Words remained Kelley’s lifeblood; they course through his visual works, whether embedded therein or serving as titles, and pulse in his three books of collected texts and conversations, the sharpest writing by an artist in three decades. Many of the drawings shown in Paris were made with stark black acrylic paint on paper, with occasional crude shading. The line is quick and efficient, recalling that of cartoons. Some images may be easily identified, and others are harder to read, such as the deliquescent mask of Study for Untitled #4 (1994). But they always pack a wallop. The three large haunting works from “Incorrect Sexual Models” (1987) evoke deviant Rorschach tests or mandalas, with their constitutive elements—brains, kidneys, eyes and intestines—variously mirrored around a central vertical axis. The two collage-and-pencil works Mr. and Mrs. Hermaphrodite and Sister (both 2005) look like oversize exquisite corpses, with gendered heads lording over bodies endowed with both male and female organs. The drawings, and the videos too, have undertows of sexual ambiguity, traumatic memories and nasty mishaps.

The artist’s singular approach to sculpture was evident in the comical and unsettling SS Cuttlebone (2000). This almost 9-foot-long, whalelike creature is roughly fashioned of paper pulp over a still-partly-visible plywood skeleton; it lies plopped on two rough sawhorses. The thing is a parakeet’s dream: it’s adorned with a large skullcap of birdseed, which is surrounded by a gold costume-jewelry chain bearing numerous trinkets, large and small; a cuttlebone hangs from its nose. While not as menacing as a voodoo doll, the work has the vibrant presence of a boli fetish.

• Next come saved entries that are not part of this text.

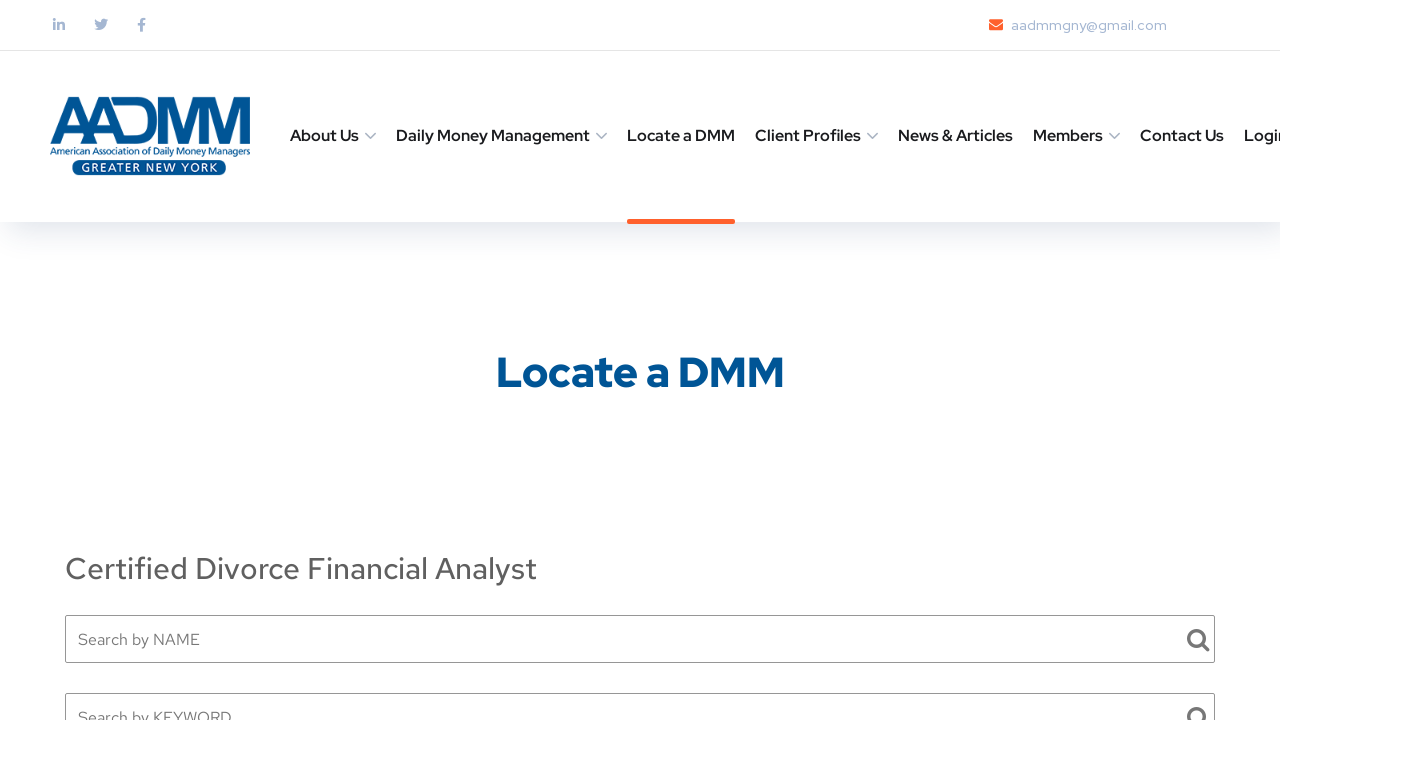

--- FILE ---
content_type: text/css
request_url: https://www.aadmmgny.com/wp-content/uploads/elementor/css/post-2349.css?ver=1756410760
body_size: 4901
content:
.elementor-2349 .elementor-element.elementor-element-1d18441:not(.elementor-motion-effects-element-type-background), .elementor-2349 .elementor-element.elementor-element-1d18441 > .elementor-motion-effects-container > .elementor-motion-effects-layer{background-color:#005596;background-image:url("https://www.aadmmgny.com/wp-content/uploads/2020/02/bg-footer-home5-2-1.png");background-repeat:no-repeat;background-size:cover;}.elementor-2349 .elementor-element.elementor-element-1d18441{transition:background 0.3s, border 0.3s, border-radius 0.3s, box-shadow 0.3s;}.elementor-2349 .elementor-element.elementor-element-1d18441 > .elementor-background-overlay{transition:background 0.3s, border-radius 0.3s, opacity 0.3s;}.elementor-2349 .elementor-element.elementor-element-12544e3{padding:210px 0px 120px 0px;}.elementor-2349 .elementor-element.elementor-element-069bccc{text-align:left;}.elementor-2349 .elementor-element.elementor-element-069bccc > .elementor-widget-container{margin:0px 0px 25px 0px;}.elementor-2349 .elementor-element.elementor-element-26174aa{text-align:left;color:#ffffff;font-family:"Red Hat Text", Sans-serif;line-height:30px;}.elementor-2349 .elementor-element.elementor-element-26174aa > .elementor-widget-container{margin:0px 0px 0px 0px;padding:0px 0px 10px 0px;}.elementor-2349 .elementor-element.elementor-element-0080f84 .elementor-repeater-item-4c2b54a.elementor-social-icon{background-color:#ffffff;}.elementor-2349 .elementor-element.elementor-element-0080f84 .elementor-repeater-item-4c2b54a.elementor-social-icon i{color:#3292ff;}.elementor-2349 .elementor-element.elementor-element-0080f84 .elementor-repeater-item-4c2b54a.elementor-social-icon svg{fill:#3292ff;}.elementor-2349 .elementor-element.elementor-element-0080f84 .elementor-repeater-item-7c99cad.elementor-social-icon{background-color:#ffffff;}.elementor-2349 .elementor-element.elementor-element-0080f84 .elementor-repeater-item-7c99cad.elementor-social-icon i{color:#4ccef9;}.elementor-2349 .elementor-element.elementor-element-0080f84 .elementor-repeater-item-7c99cad.elementor-social-icon svg{fill:#4ccef9;}.elementor-2349 .elementor-element.elementor-element-0080f84 .elementor-repeater-item-97785a0.elementor-social-icon{background-color:#ffffff;}.elementor-2349 .elementor-element.elementor-element-0080f84 .elementor-repeater-item-97785a0.elementor-social-icon i{color:#2255ee;}.elementor-2349 .elementor-element.elementor-element-0080f84 .elementor-repeater-item-97785a0.elementor-social-icon svg{fill:#2255ee;}.elementor-2349 .elementor-element.elementor-element-0080f84{--grid-template-columns:repeat(0, auto);--icon-size:13px;--grid-column-gap:10px;--grid-row-gap:0px;}.elementor-2349 .elementor-element.elementor-element-0080f84 .elementor-widget-container{text-align:left;}.elementor-2349 .elementor-element.elementor-element-0080f84 .elementor-social-icon{--icon-padding:0.5em;}.elementor-2349 .elementor-element.elementor-element-0080f84 .elementor-icon{border-radius:50% 50% 50% 50%;}.elementor-2349 .elementor-element.elementor-element-f9aef7b > .elementor-element-populated{padding:0px 0px 0px 48px;}.elementor-2349 .elementor-element.elementor-element-f61b801 .elementor-heading-title{color:#ffffff;font-family:"Red Hat Display", Sans-serif;font-size:20px;font-weight:700;}.elementor-2349 .elementor-element.elementor-element-f61b801 > .elementor-widget-container{margin:20px 0px 0px 0px;}.elementor-2349 .elementor-element.elementor-element-6672f4d{text-align:left;color:#ffffff;}.elementor-2349 .elementor-element.elementor-element-6672f4d > .elementor-widget-container{margin:13px 0px 0px 0px;}.elementor-2349 .elementor-element.elementor-element-02dfbbd{border-style:solid;border-width:1px 0px 0px 0px;border-color:rgba(255,255,255,0.1);transition:background 0.3s, border 0.3s, border-radius 0.3s, box-shadow 0.3s;margin-top:0px;margin-bottom:0px;padding:25px 0px 0px 0px;}.elementor-2349 .elementor-element.elementor-element-02dfbbd > .elementor-background-overlay{transition:background 0.3s, border-radius 0.3s, opacity 0.3s;}.elementor-2349 .elementor-element.elementor-element-e6331db{text-align:center;color:#acebff;font-size:15px;}.elementor-2349 .elementor-element.elementor-element-e6331db > .elementor-widget-container{margin:0px 0px 20px 0px;}@media(max-width:767px){.elementor-2349 .elementor-element.elementor-element-12544e3{padding:120px 0px 80px 0px;}}@media(min-width:768px){.elementor-2349 .elementor-element.elementor-element-71abf0e{width:34.5%;}.elementor-2349 .elementor-element.elementor-element-f9aef7b{width:30%;}.elementor-2349 .elementor-element.elementor-element-5f1b2d9{width:35.138%;}}@media(max-width:1024px) and (min-width:768px){.elementor-2349 .elementor-element.elementor-element-71abf0e{width:50%;}.elementor-2349 .elementor-element.elementor-element-f9aef7b{width:50%;}.elementor-2349 .elementor-element.elementor-element-5f1b2d9{width:50%;}}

Kelley voraciously loved, collected and extrapolated all kinds of “B” culture. He created gridded paintings using the covers of Sex to Sexty magazines from his youth; based “Extracurricular Activity Projective Reconstructions” (2000-11), a suite of multimedia installations, on myriad high-school yearbook photographs that he catalogued with a librarian’s zeal; and developed the many-medium “Kandor” series over his last decade, making Superman’s hometown on Krypton his own. The successive authors of Superman comics restyled Kandor, which in various episodes exists as a miniature city in a bottle, to suit narrative needs, so it was a shape-shifter even before Kelley unleashed his dystopian incarnations. In the short, looped video Kandor (Animation 20), 2007, we see the city skyline rendered inside a round, flattened glass vessel, capped by a flexible tube. The jar swells and subsides like a thorax, the image synced to the sound of breathing. It is a poignant and apt cartoon in our times of choked megacities.

We apprehend Kelley’s best sculptures almost synesthetically, and Kandor 15 (2007) chilled the air. A black, altarlike table with a white top supports a large, narrow-necked purple glass jar containing a model of Kandor cast in amber-colored resin. Hoses hook the jar to two tall, compressed gas cylinders, one blue, one pink, linked by a pressure gauge. The yellow light seeping from beneath the table accentuates and modifies the colors, as do the purple fluorescents set at the bottom of the large dark panel behind the tanks. A film of the jar, its purplish gases swirling as in an electrical storm, was projected floor to ceiling on the adjacent museum wall. While quite wacky, Kandor 15 is an elegiac work of monumental beauty. Kelley could hit the low rambunctious, the high cool and every note between.

The artist always insisted that the traumas he depicted were hypothetical rather than personal, but his suicide fuzzes that separation. Kelley asphyxiated himself. His act affects the atmosphere of the works. Collateral damage takes many forms.

[The show travels to the Museum of Contemporary Art, Los Angeles, Mar. 23-July 28, 2014.]